> _Exercise aim_:
The entries that follow need to be printed exactly as they are, minus any pictures.

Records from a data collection
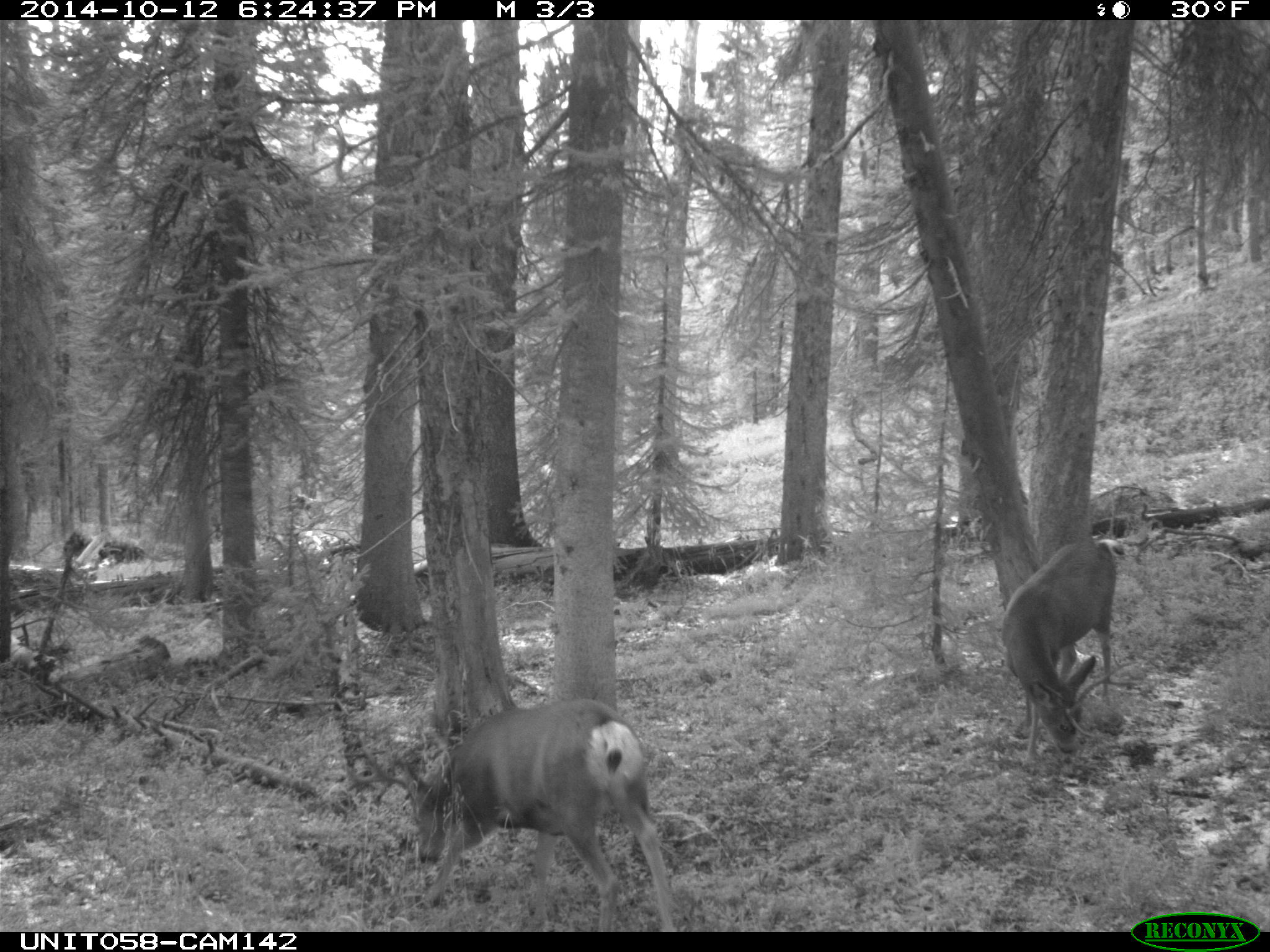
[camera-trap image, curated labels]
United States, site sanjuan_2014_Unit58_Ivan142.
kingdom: Animalia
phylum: Chordata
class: Mammalia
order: Artiodactyla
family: Cervidae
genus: Odocoileus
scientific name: Odocoileus hemionus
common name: mule deer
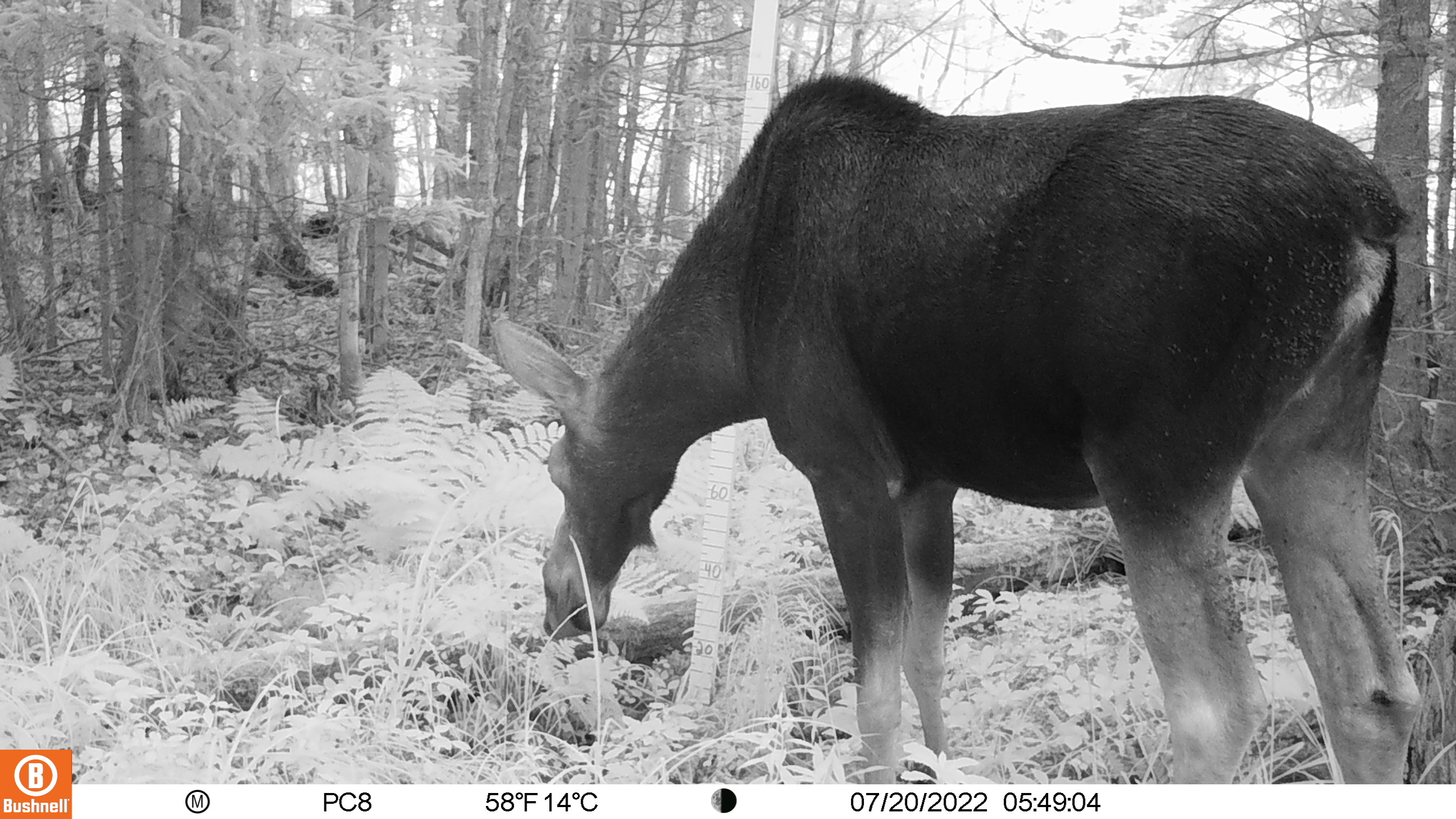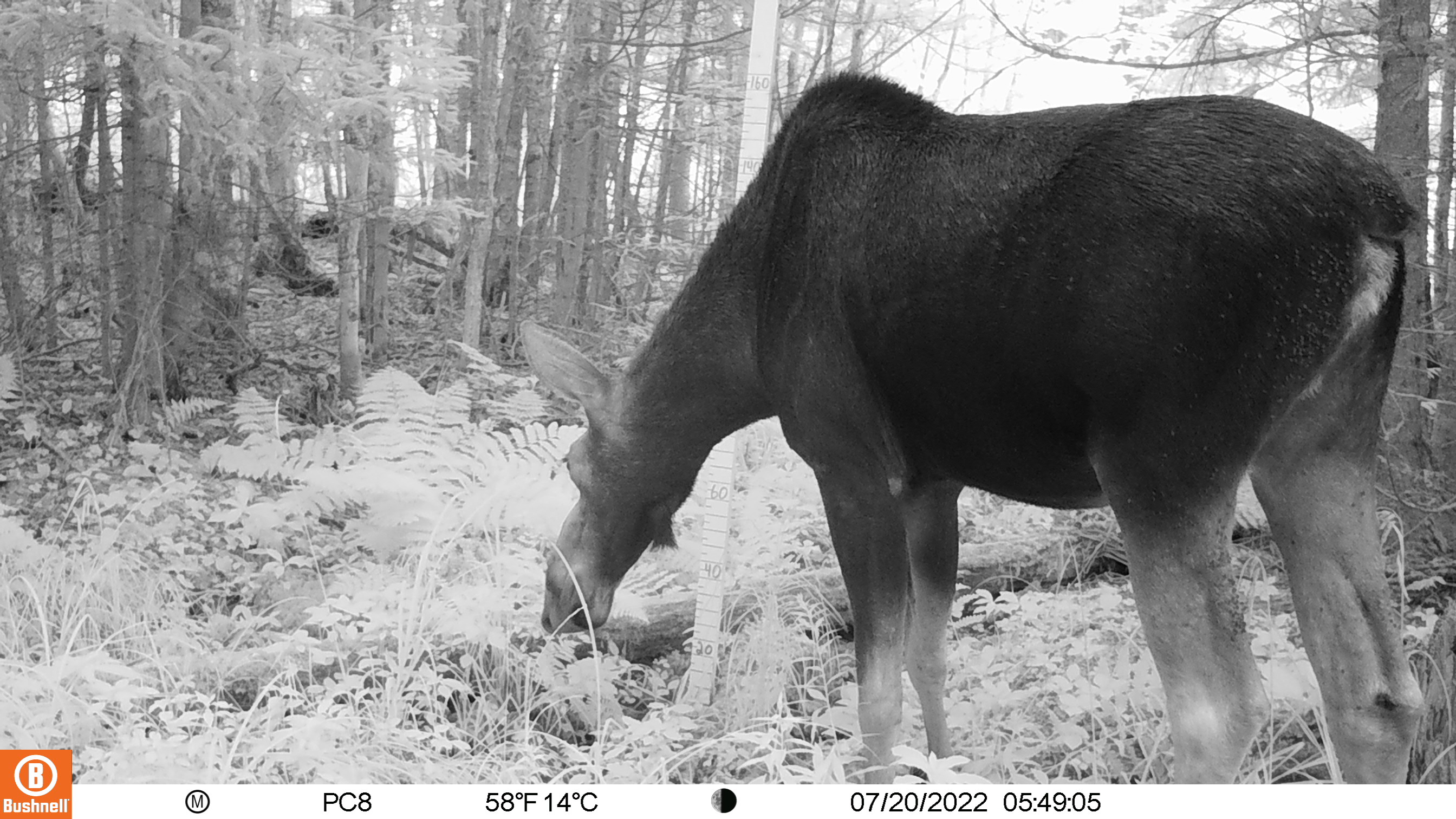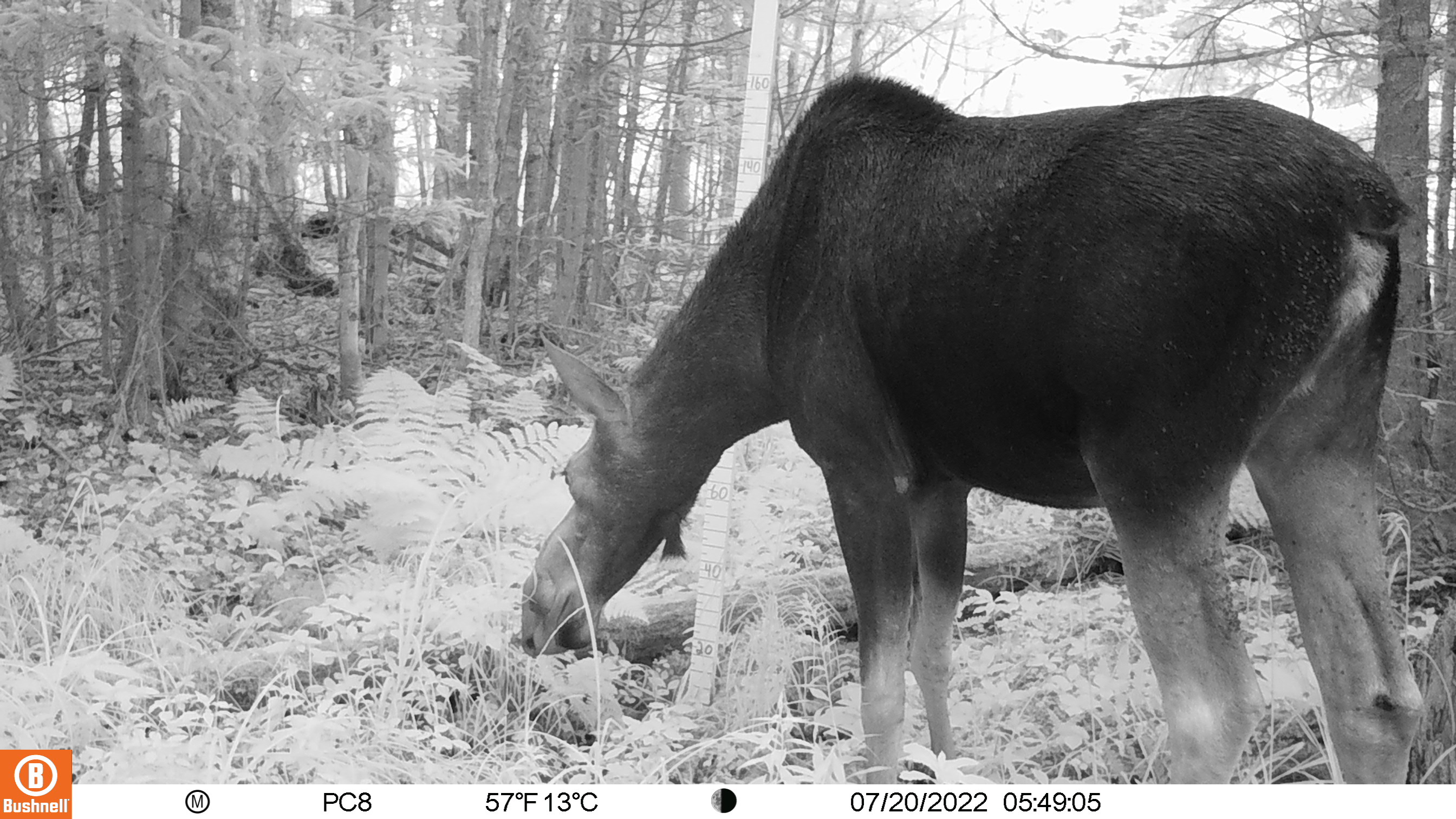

> _Response area_:
[camera-trap image, curated labels]
United States, site sanjuan_2014_Unit58_Ivan142.
kingdom: Animalia
phylum: Chordata
class: Mammalia
order: Artiodactyla
family: Cervidae
genus: Odocoileus
scientific name: Odocoileus hemionus
common name: mule deer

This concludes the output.